図6は酸化チタン微粒子単位質量の当りに吸着される色素の量を調べた結果であり、横軸に酸化チタン微粒子に加えた色素の量、縦軸に実際に吸着された色素の量を記している。
酸化チタン微粒子に吸着された色素の量は、加えた量から吸着されなかった量を差し引くことで評価している。
【0022】
吸着されなかった色素の量は図1の固液分離後の溶液と洗浄液を合わせた溶液の体積と723nm(CH2Cl2を用いた場合)における吸光度を正確に求め、既知のモル吸光係数から算出した。
酸化チタン微粒子に担持される色素の量は、加える量が少ないうちは加えた色素の量に比例して吸着されるが、やがてある一定量に達するとそれ以上担持されなくなり、過剰の色素は溶液中に遊離する。
この例では酸化チタン微粒子として古河ケミカルズ(株)製のDN-1-0、溶剤としてCH2Cl2をそれぞれ用いているが、単位質量当りに担持される色素の量は用いた酸化チタン微粒子や溶剤の種類によって異なる。
【0023】
DN-1-0より比表面積が小さい日本アエロジル(株)製のAEROXIDEP25では、酸化チタン微粒子100mgあたりの最大担持量は1.0x10-6mol(約1/10程度)であり、また同じDN-1-0を用いた場合でも溶剤としてo-ジクロロベンゼンを用いると最大担持量はCH2Cl2を用いた場合の61%であり、またアセトンやアセトニトリルを用いた場合はさらに低く、それぞれ70%,26%程度であった(注;アセトニトリル中では酸化チタン微粒子と混合直後に副反応が生じ、アンチモンが色素から抜けているらしいことが吸収スペクトルから示唆された)。

> _記述課題 1_
原文で溶剤として使われている物質を、原文の表記どおりにすべて挙げること。
> _記述課題 2_
原文のうち「酸化チタン微粒子に担持される」で始まり「スペクトルから示唆された)。」までの部分を、一字も変えずに書き出すこと。
> _記述課題 3_
次の(a)〜(c)が原文の内容と合うかどうかを、それぞれ「はい」か「いいえ」で答えること。判断の根拠となる原文の語句を、そのまま引用して添えること。
(a) 吸着されなかった色素の量は、既知のモル吸光係数をもとに算出された。
(b) AEROXIDEP25はDN-1-0よりも比表面積が大きい。
(c) 加える色素の量を増やし続けると、担持される量も限りなく比例して増える。

> _提示データ_
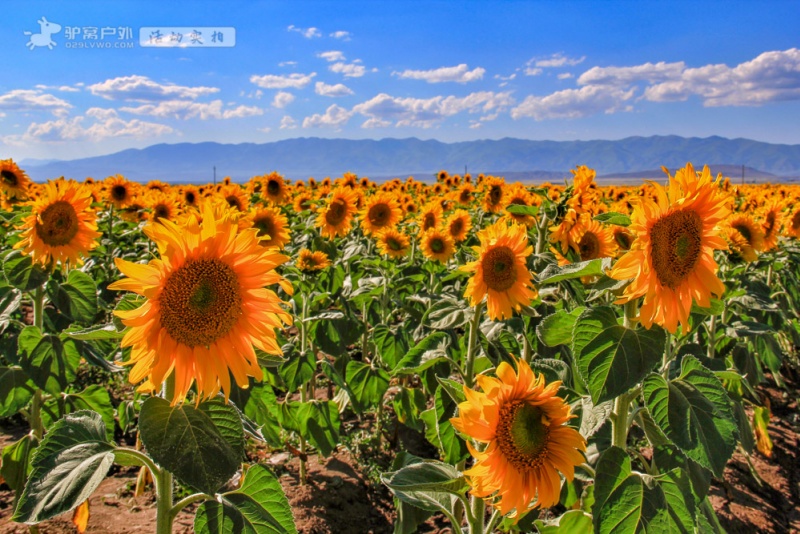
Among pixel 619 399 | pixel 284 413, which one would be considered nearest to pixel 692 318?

> _解答 1_
CH2Cl2、o-ジクロロベンゼン、アセトン、アセトニトリル

> _解答 2_
酸化チタン微粒子に担持される色素の量は、加える量が少ないうちは加えた色素の量に比例して吸着されるが、やがてある一定量に達するとそれ以上担持されなくなり、過剰の色素は溶液中に遊離する。
この例では酸化チタン微粒子として古河ケミカルズ(株)製のDN-1-0、溶剤としてCH2Cl2をそれぞれ用いているが、単位質量当りに担持される色素の量は用いた酸化チタン微粒子や溶剤の種類によって異なる。
【0023】
DN-1-0より比表面積が小さい日本アエロジル(株)製のAEROXIDEP25では、酸化チタン微粒子100mgあたりの最大担持量は1.0x10-6mol(約1/10程度)であり、また同じDN-1-0を用いた場合でも溶剤としてo-ジクロロベンゼンを用いると最大担持量はCH2Cl2を用いた場合の61%であり、またアセトンやアセトニトリルを用いた場合はさらに低く、それぞれ70%,26%程度であった(注;アセトニトリル中では酸化チタン微粒子と混合直後に副反応が生じ、アンチモンが色素から抜けているらしいことが吸収スペクトルから示唆された)。

> _解答 3_
(a) はい。「既知のモル吸光係数から算出した」
(b) いいえ。「DN-1-0より比表面積が小さい日本アエロジル(株)製のAEROXIDEP25」
(c) いいえ。「やがてある一定量に達するとそれ以上担持されなくなり」